Son premier long-métrage, le premier également produit par le Studio Colorido, est l’adaptation du roman de science-fiction Penguin Highway (2010), de Tomihiko Morimi, d’où il tire son univers à la fois quotidien et farfelu, ici clairement rééquilibré à destination d’un public enfantin.

Dans une petite ville comme beaucoup d’autres, une invasion de pingouins inexpliquée suscite l’étonnement de la population et pique la curiosité de l’élève Aoyama, enfant surdoué et plongé dans l’étude des sciences, qui décide d’enquêter sur cet étrange phénomène.
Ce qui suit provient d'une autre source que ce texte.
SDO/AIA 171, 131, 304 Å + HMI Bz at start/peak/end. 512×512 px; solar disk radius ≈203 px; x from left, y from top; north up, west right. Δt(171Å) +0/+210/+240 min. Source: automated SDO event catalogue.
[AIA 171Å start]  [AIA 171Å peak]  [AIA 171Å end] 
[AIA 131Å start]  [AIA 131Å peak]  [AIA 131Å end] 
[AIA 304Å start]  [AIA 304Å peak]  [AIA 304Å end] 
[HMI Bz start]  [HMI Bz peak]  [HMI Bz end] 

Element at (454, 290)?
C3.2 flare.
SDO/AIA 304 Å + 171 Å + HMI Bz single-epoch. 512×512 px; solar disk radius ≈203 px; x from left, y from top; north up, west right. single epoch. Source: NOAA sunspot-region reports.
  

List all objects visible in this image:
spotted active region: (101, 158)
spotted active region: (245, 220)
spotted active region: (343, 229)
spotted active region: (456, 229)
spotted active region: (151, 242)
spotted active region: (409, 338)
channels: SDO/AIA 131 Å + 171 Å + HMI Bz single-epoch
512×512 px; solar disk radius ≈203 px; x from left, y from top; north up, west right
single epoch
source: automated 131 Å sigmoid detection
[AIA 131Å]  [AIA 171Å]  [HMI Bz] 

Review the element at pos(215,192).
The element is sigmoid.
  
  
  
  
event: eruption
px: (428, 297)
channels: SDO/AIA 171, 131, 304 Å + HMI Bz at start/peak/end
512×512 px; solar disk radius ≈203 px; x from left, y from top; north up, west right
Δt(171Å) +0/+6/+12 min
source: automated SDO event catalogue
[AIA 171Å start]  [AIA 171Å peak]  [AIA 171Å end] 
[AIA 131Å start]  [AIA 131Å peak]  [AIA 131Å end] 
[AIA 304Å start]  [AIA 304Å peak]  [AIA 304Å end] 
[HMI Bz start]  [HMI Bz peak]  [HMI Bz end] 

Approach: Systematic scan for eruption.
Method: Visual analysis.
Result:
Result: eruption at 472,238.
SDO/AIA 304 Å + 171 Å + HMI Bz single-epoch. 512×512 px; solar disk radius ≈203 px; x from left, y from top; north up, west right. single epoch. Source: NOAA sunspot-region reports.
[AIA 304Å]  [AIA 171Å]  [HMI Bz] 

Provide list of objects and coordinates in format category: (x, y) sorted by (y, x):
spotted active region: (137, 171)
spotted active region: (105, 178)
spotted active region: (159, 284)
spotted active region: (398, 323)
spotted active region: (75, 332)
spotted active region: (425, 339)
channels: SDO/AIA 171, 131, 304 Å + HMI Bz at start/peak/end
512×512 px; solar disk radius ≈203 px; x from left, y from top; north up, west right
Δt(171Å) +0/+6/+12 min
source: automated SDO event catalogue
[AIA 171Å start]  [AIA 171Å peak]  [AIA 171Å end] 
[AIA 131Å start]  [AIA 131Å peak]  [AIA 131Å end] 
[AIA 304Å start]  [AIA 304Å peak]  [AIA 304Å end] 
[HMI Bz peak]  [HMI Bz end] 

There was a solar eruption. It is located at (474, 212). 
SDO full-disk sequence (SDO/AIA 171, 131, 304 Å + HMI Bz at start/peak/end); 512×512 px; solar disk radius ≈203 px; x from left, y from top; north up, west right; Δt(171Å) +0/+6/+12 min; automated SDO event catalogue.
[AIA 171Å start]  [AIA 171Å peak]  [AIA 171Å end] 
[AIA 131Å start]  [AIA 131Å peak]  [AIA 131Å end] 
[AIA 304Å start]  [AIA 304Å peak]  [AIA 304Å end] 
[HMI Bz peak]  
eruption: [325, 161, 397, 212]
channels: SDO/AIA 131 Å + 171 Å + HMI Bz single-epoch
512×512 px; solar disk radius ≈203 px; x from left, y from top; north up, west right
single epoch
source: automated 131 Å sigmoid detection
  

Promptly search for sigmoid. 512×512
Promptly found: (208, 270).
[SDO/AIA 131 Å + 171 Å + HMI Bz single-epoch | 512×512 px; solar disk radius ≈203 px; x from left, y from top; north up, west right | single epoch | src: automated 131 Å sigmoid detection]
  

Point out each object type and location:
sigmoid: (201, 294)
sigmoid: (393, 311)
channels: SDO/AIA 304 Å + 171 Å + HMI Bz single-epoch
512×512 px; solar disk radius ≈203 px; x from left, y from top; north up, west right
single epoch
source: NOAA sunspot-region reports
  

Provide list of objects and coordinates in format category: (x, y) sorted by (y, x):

Avec l’aide de deux amis de sa classe, il découvre que les animaux suivent un même sentier à travers la forêt, les menant vers une prairie isolée où gît en lévitation une étrange sphère aqueuse, qui semble réagir à la présence humaine.

Le Mystère des pingouins pratique un réjouissant mélange des genres, entre chronique enfantine à l’environnement très familier – ces territoires déjà bien balisés que sont les petites villes, la classe, la maison familiale –, un récit d’investigation geek agitant des notions scientifiques et, enfin, sa poésie surréaliste qui s’assume comme telle, sans en recourir à l’argument massue du merveilleux. Mathieu Macheret

« Le Mystère des pingouins », film d’animation japonais d’Hiroyasu Ishida (1 h 48).